- _Objective_: Can you carry on the passage below about Atlantic Water upwelling on the Mackenzie continental slope, starting after its last sentence?

Although the air–ocean or ice–ocean surface stresses are more directly related to the energy transferred to the surface layer, we use the wind speed instead because of the difficulties in estimating ice–ocean surface stresses in ice-covered regions. Since winds steadily blowing in the same direction for a long time have a greater impact on upwelling dynamics (e.g., Bakun 1973; Carmack and Kulikov 1998; García-Reyes et al. 2014), we present results for 1–80-day average winds prior to the reported date of each oceanographic station.

4. Results

The Atlantic Water on the Mackenzie continental slope are identified by a temperature increase at intermediate water depth of 120–200 m (Fig. 2a). The maximum temperature and salinity variances are observed at approximately 200- and 170-m depths, respectively (Fig. 2). We interpret this high variance in temperature and salinity as vertical displacement of the AW upper boundary, although decadal variations of the AW thermal state and/or freshwater content in the surface layer can also affect the boundary position (Zhong and Zhao 2014). The average depth of the −1.0°C isotherm over the Mackenzie slope is 185 m, in reasonable agreement with the mean depth of 33.8 isohaline (181 m). The spatial pattern of the −1.0°C isotherm depth standard deviations interpolated on a 10 × 10 km2 grid show higher variability along the Mackenzie slope while the variability decreases off slope (Fig. 1). Note that the average distance between stations is approximately 6–8 km. This results in approximately 10–20 stations within a 15-km search radius, making the pattern shown in Fig. 1 rather robust.

Fig. 2.
Fig. 2.

Scatterplot of (a) temperature (°C) and (b) salinity for all hydrographic stations from 1950 to 2013. The solid and dashed black lines below 50 m depict mean profiles and their standard deviations, respectively. Red and blue lines indicate the average profiles corresponding to the presumable extreme (D−1° and D33.8 are beyond plus or minus one standard deviation) upwelling and downwelling events observed for 200–600 (solid lines) and 100–200 m (dashed lines). Dotted threshold line indicates −1.2°C below 100 m (see explanation in the text).

- _Record extracts_:

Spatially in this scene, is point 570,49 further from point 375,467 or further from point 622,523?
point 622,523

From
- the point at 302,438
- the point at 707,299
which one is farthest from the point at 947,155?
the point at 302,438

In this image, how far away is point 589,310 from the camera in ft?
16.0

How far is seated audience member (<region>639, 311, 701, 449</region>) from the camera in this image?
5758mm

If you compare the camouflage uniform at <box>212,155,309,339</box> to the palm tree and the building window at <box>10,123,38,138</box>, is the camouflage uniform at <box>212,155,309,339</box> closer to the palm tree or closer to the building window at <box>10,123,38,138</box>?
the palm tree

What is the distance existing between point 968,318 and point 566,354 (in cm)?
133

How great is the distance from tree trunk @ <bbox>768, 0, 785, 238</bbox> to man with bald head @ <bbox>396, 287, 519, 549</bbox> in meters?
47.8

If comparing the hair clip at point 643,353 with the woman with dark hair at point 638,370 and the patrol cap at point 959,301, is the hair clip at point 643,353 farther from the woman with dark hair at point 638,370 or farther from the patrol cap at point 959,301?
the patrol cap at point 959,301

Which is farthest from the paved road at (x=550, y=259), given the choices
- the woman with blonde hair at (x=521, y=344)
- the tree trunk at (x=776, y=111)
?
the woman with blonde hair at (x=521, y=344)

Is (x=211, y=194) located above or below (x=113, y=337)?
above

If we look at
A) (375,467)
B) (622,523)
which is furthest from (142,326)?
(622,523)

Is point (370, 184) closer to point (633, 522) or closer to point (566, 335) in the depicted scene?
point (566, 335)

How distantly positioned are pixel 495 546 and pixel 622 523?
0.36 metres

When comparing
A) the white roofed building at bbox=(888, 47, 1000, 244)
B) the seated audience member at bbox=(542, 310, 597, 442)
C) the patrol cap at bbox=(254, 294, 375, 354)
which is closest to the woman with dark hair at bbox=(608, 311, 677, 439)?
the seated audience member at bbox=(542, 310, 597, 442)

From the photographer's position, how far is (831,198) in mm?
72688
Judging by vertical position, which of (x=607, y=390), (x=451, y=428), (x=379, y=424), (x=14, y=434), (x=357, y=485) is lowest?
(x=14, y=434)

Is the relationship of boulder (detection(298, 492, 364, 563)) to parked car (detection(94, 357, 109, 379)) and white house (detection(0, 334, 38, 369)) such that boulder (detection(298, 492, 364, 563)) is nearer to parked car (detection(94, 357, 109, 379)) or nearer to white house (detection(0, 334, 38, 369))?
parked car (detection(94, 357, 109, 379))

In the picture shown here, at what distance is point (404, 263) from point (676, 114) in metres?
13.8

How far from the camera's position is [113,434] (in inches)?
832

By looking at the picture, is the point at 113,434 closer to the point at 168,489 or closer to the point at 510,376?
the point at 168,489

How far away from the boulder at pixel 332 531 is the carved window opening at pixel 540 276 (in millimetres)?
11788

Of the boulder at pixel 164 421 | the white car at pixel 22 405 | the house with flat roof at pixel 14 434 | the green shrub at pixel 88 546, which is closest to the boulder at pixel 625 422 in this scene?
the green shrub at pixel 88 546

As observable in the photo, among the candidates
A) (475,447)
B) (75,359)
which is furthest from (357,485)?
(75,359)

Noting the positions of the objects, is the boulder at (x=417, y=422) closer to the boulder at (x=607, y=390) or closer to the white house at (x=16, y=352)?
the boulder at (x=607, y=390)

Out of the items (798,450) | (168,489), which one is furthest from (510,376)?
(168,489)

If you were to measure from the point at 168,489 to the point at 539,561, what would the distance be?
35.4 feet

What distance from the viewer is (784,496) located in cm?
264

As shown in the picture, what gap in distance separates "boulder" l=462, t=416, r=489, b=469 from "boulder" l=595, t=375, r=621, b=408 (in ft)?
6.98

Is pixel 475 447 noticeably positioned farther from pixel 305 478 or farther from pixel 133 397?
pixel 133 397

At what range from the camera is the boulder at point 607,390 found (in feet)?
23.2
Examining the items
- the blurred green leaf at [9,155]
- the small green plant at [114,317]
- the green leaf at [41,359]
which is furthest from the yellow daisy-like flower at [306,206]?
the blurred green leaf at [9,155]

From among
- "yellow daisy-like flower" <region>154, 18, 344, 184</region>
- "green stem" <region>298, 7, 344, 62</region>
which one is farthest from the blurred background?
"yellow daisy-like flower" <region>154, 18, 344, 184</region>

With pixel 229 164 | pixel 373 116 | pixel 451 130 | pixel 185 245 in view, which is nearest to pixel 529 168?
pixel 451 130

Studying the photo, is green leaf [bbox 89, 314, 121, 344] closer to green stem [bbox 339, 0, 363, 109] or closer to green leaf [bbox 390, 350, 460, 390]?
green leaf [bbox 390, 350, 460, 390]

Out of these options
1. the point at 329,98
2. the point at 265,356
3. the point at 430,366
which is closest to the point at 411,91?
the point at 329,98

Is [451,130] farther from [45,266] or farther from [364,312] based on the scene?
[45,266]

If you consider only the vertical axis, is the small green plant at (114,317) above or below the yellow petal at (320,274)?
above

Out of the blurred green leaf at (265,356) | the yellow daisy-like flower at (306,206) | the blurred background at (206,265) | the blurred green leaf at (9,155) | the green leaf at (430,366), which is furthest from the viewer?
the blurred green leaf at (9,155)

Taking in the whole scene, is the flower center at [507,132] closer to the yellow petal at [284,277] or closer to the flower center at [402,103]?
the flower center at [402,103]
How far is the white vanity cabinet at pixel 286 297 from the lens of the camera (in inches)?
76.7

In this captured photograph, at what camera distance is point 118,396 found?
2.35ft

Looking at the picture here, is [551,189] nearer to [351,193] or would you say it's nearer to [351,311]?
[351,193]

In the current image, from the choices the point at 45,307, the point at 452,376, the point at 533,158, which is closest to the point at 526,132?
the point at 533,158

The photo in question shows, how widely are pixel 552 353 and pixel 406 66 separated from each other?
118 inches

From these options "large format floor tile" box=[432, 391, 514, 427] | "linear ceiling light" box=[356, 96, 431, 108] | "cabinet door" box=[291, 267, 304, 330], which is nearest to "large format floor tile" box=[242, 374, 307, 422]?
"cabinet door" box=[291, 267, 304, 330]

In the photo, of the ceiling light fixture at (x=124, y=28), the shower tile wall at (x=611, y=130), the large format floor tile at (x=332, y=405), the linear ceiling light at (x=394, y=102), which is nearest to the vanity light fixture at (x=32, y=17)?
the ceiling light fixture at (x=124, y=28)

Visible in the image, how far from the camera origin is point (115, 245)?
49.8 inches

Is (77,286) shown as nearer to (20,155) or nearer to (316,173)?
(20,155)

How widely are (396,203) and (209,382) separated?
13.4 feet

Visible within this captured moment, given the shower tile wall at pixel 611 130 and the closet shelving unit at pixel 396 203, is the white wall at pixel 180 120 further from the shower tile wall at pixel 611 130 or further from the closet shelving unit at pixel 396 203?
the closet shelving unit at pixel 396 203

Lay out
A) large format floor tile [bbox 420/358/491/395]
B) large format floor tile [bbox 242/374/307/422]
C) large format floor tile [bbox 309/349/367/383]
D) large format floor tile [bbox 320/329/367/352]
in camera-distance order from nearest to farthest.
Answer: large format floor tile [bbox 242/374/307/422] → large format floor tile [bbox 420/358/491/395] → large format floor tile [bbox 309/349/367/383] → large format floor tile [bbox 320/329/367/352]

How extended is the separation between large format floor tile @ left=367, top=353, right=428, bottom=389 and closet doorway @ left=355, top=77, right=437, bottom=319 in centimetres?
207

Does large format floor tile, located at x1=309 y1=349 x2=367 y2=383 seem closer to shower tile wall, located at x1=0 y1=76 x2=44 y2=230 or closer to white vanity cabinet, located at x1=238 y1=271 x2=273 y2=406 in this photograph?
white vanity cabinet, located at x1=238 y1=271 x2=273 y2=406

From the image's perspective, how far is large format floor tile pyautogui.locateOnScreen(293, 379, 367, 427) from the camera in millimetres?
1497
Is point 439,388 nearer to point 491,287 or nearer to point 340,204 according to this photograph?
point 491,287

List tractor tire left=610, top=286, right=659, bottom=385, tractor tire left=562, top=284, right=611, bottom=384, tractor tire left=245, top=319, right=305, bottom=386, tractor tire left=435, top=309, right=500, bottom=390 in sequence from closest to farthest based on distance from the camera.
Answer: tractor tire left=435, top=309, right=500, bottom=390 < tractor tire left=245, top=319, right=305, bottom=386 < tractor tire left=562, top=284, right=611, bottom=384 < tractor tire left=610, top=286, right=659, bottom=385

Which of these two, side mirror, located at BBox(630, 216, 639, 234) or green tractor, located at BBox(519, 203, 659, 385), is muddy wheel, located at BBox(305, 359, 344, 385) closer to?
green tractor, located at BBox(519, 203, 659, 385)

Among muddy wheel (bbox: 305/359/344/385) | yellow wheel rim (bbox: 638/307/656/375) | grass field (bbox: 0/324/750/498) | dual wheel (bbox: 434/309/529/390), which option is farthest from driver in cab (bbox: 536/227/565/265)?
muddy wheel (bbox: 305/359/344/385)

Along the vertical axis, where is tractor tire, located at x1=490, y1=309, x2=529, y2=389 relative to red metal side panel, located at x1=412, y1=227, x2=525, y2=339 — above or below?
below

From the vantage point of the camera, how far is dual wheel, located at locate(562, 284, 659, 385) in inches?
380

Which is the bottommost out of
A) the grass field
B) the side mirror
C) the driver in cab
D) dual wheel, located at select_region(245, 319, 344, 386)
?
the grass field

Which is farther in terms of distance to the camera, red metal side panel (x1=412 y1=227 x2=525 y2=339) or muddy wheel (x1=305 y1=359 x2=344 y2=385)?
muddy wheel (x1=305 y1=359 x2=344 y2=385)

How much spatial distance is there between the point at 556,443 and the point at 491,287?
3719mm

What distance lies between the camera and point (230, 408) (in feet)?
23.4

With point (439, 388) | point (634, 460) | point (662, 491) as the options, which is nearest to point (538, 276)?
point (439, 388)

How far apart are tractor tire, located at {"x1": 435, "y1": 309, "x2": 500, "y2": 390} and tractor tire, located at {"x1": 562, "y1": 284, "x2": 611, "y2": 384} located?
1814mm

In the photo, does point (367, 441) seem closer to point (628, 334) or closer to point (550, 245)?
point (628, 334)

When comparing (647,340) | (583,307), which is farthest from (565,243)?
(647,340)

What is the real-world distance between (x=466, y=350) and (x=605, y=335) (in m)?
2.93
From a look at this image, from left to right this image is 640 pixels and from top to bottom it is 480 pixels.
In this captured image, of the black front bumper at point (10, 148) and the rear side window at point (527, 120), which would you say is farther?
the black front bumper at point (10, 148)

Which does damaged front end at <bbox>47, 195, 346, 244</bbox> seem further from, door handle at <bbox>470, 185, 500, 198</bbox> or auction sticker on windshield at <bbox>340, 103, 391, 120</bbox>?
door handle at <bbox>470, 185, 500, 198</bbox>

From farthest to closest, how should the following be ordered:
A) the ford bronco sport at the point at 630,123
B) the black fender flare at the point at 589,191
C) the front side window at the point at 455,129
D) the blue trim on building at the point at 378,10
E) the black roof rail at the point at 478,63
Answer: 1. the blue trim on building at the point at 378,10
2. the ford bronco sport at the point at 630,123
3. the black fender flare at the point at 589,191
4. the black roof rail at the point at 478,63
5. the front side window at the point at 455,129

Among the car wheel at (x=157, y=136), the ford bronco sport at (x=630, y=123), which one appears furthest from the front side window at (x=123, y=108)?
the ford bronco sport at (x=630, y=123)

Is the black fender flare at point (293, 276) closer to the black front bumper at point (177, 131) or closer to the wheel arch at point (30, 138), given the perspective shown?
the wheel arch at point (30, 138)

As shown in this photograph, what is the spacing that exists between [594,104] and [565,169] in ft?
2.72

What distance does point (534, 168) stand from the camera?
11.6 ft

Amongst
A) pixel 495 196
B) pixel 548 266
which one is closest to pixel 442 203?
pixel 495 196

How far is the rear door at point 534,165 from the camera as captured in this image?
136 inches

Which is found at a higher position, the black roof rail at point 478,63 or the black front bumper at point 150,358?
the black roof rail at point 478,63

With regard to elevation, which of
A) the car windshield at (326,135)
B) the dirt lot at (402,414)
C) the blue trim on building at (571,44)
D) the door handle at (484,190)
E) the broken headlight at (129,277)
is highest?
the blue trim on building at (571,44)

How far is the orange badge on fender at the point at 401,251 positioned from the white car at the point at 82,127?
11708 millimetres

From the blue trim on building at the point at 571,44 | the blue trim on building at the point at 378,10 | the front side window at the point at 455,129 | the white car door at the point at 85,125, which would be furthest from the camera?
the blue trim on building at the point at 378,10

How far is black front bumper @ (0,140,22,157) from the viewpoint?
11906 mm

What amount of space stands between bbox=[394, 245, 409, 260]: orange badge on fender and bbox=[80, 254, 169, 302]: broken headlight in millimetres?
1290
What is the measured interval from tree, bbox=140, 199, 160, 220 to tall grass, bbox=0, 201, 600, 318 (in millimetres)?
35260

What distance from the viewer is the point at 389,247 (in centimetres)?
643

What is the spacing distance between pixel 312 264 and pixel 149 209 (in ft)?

- _Task output_:
Citation: Journal of Climate 29, 12; 10.1175/JCLI-D-15-0804.1

With few exceptions the temperatures exceeding the −1.2°C threshold value monotonically increase from approximately 120 (Fig. 2a) to approximately 400–500 m, where the local maximum of long-term mean temperature of +0.41°C associated with the AW core is observed (not shown). Considering the steady salinity increase with depth, it implies that the −1.0°C isotherm and 33.8 isohaline can be used to identify vertical displacement associated with wind-forced upwelling over the Mackenzie continental slope. Moreover, the mean −1°C isotherm and 33.8 isohaline depths (hereinafter referred as D−1° and D33.8, respectively) approximate those of maximum temperature and salinity variances, suggesting that D−1° and D33.8 are reliable predictors indicating vertical displacement associated with upwelling or downwelling events (Fig. 2). Although the total amount of oceanographic stations and their temporal coverage are different for different ocean depth ranges, the increase in mean D−1° and D33.8 are statistically significant at around the 200-m isobath (Fig. 3b), whereas mean D−1° and D33.8 are relatively stable at 200–600-m bottom depths (hereafter referred to as the deep zone, in contrast with the shallow 100–200-m zone of continental slope). Large interannual variability is present in both D−1° and D33.8, with statistically nonsignificant linear trends of 0.9 and −1.4 m decade−1, respectively (Fig. 3a). The high correlation between D−1° and D33.8 of +0.96 indicates the synchronous vertical displacement of isotherms and isohalines.

Fig. 3.
Fig. 3.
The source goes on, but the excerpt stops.